▶ Exercise tasks:
1. Repeat the trial report word for word, starting with "Hariton said after" and going on through "indicate sexual trauma.".
2. According to the trial report, what hourly rate is Hariton being paid for his work on the Johnson case?

▶ Source:
Hariton is being paid $375 an hour for the approximately 10 hours of work he is doing for the Johnson case.
Hariton said after reviewing and comparing Francoeur’s exam report to photos and videos of the exam, he didn’t see any abrasions, but did see one small laceration. Hariton also reviewed the woman’s statements about the alleged incident and police interviews pertaining to the case.
Hariton said the laceration, about 2 mm long, could have been caused in a variety of ways, and did not indicate sexual trauma.
During cross-examination, prosecuting attorney Adam Duerk asked if Hariton had ever been hired by a prosecution team to testify on behalf of a victim.
“Not once?” Duerk said.
“Not once,” Hariton said. “I’ve offered.”
Later, Johnson’s math teacher and football coach from Sheldon High School in Eugene, Ore., Scott Wright, testified on behalf of Johnson’s “unique and special character.”

▶ Recorded information:

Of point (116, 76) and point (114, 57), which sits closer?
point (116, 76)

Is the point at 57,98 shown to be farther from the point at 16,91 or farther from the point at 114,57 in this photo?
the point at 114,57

▶ Responses in order:
1.
Hariton said after reviewing and comparing Francoeur’s exam report to photos and videos of the exam, he didn’t see any abrasions, but did see one small laceration. Hariton also reviewed the woman’s statements about the alleged incident and police interviews pertaining to the case.
Hariton said the laceration, about 2 mm long, could have been caused in a variety of ways, and did not indicate sexual trauma.

2. $375 an hour